TASK PROMPT
Leaving out every picture, quote the data below exactly as it appears.

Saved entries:

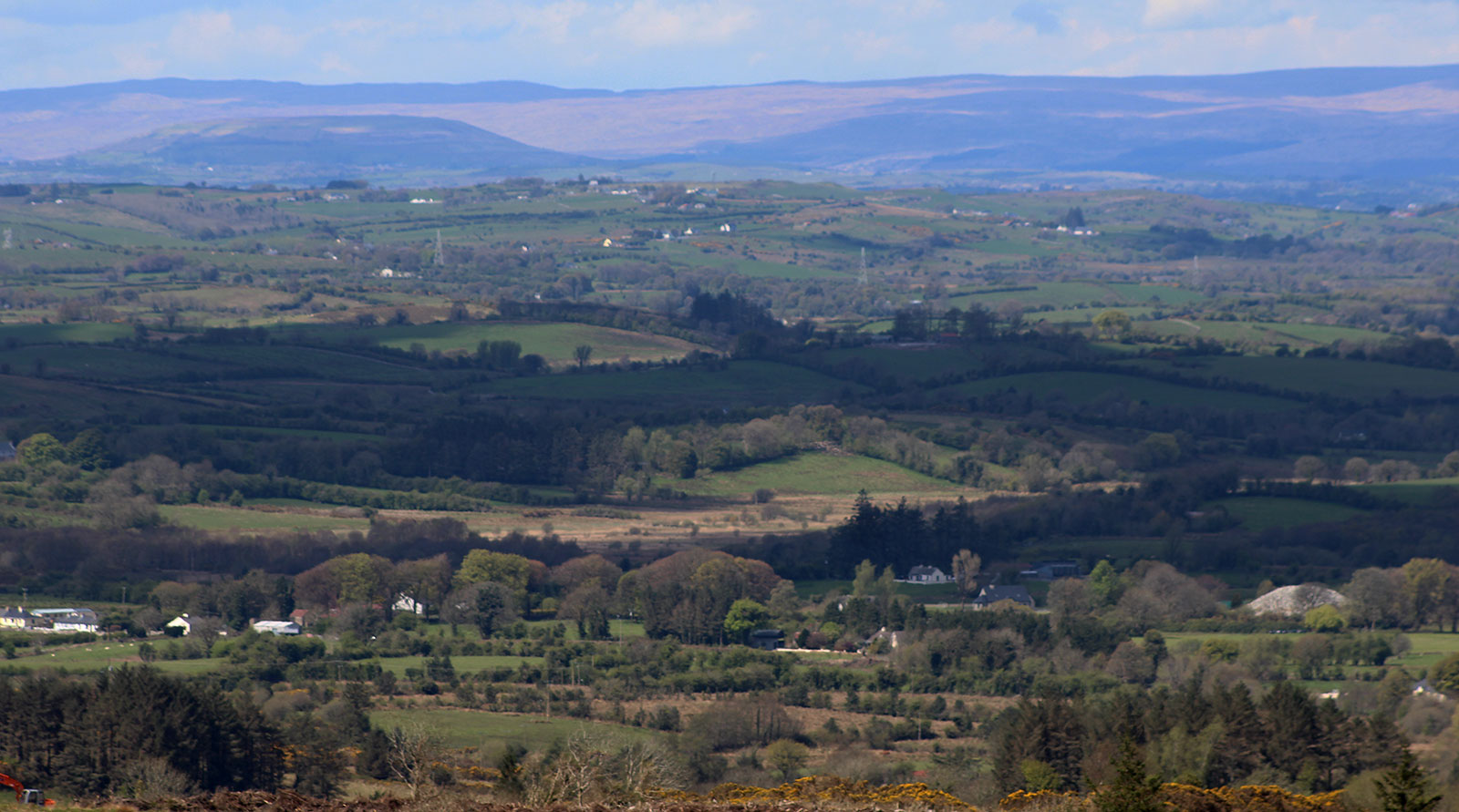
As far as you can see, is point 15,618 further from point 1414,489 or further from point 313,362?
point 313,362

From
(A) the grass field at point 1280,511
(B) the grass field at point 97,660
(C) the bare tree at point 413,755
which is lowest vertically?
(A) the grass field at point 1280,511

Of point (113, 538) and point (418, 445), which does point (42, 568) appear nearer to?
point (113, 538)

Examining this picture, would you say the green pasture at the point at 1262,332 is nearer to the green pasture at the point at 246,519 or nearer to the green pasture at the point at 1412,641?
the green pasture at the point at 246,519

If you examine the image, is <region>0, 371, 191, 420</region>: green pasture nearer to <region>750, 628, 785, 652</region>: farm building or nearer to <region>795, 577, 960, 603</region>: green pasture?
<region>795, 577, 960, 603</region>: green pasture

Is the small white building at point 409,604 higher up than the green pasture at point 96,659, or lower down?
lower down

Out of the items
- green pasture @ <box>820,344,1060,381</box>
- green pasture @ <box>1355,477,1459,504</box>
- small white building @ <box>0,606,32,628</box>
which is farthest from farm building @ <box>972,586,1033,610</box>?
green pasture @ <box>820,344,1060,381</box>

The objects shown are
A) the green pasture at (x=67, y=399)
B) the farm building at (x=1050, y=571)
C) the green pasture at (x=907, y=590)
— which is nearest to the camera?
the green pasture at (x=907, y=590)

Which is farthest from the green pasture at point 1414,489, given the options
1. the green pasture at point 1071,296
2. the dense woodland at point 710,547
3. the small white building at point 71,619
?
the green pasture at point 1071,296

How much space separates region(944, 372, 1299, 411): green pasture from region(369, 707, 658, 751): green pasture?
78460 mm

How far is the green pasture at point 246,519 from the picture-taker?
84.1m

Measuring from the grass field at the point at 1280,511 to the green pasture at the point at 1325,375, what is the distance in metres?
34.3

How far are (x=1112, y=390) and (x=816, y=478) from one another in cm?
2961

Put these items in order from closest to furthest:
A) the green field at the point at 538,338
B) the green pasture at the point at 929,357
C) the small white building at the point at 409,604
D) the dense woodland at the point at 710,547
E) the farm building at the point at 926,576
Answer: the dense woodland at the point at 710,547
the small white building at the point at 409,604
the farm building at the point at 926,576
the green pasture at the point at 929,357
the green field at the point at 538,338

SOLUTION TO THIS EXERCISE
As far as you can see, is point 15,618 further from point 1414,489 or further from point 313,362?
point 313,362

From
(A) the grass field at point 1280,511
(B) the grass field at point 97,660
(C) the bare tree at point 413,755
which is lowest vertically?
(A) the grass field at point 1280,511

Of point (113, 538) and point (418, 445), which does point (42, 568) appear nearer to?
point (113, 538)

Examining this picture, would you say the green pasture at the point at 1262,332 is nearer to the green pasture at the point at 246,519 or nearer to the green pasture at the point at 1412,641?
the green pasture at the point at 246,519

If you examine the image, is <region>0, 371, 191, 420</region>: green pasture nearer to <region>750, 628, 785, 652</region>: farm building or nearer to <region>795, 577, 960, 603</region>: green pasture?
<region>795, 577, 960, 603</region>: green pasture

Is the small white building at point 409,604 higher up than the green pasture at point 96,659, or lower down?
lower down

Out of the items
- green pasture @ <box>820,344,1060,381</box>
- green pasture @ <box>1355,477,1459,504</box>
- small white building @ <box>0,606,32,628</box>
which is farthest from farm building @ <box>972,586,1033,610</box>?
green pasture @ <box>820,344,1060,381</box>

The objects shown are
A) the green pasture at (x=67, y=399)
B) the farm building at (x=1050, y=571)
C) the green pasture at (x=907, y=590)
— which is nearest to the camera?
the green pasture at (x=907, y=590)

Which is farthest from the green pasture at point 1414,489, given the options
1. the green pasture at point 1071,296
2. the dense woodland at point 710,547
3. the small white building at point 71,619
?
the green pasture at point 1071,296

How much space separates region(944, 372, 1299, 411): green pasture from region(369, 707, 658, 751): green pasture?
78460 mm

How far is the green pasture at point 246,519 from the picture-taker?
84.1m

Measuring from the grass field at the point at 1280,511 to the green pasture at the point at 1325,375, what is the distance in metres?
34.3

How far are (x=1112, y=390) and (x=816, y=478) from one another in cm?
2961

Put these items in order from closest to furthest:
A) the green field at the point at 538,338
B) the green pasture at the point at 929,357
C) the small white building at the point at 409,604
D) the dense woodland at the point at 710,547
E) the farm building at the point at 926,576
Answer: the dense woodland at the point at 710,547
the small white building at the point at 409,604
the farm building at the point at 926,576
the green pasture at the point at 929,357
the green field at the point at 538,338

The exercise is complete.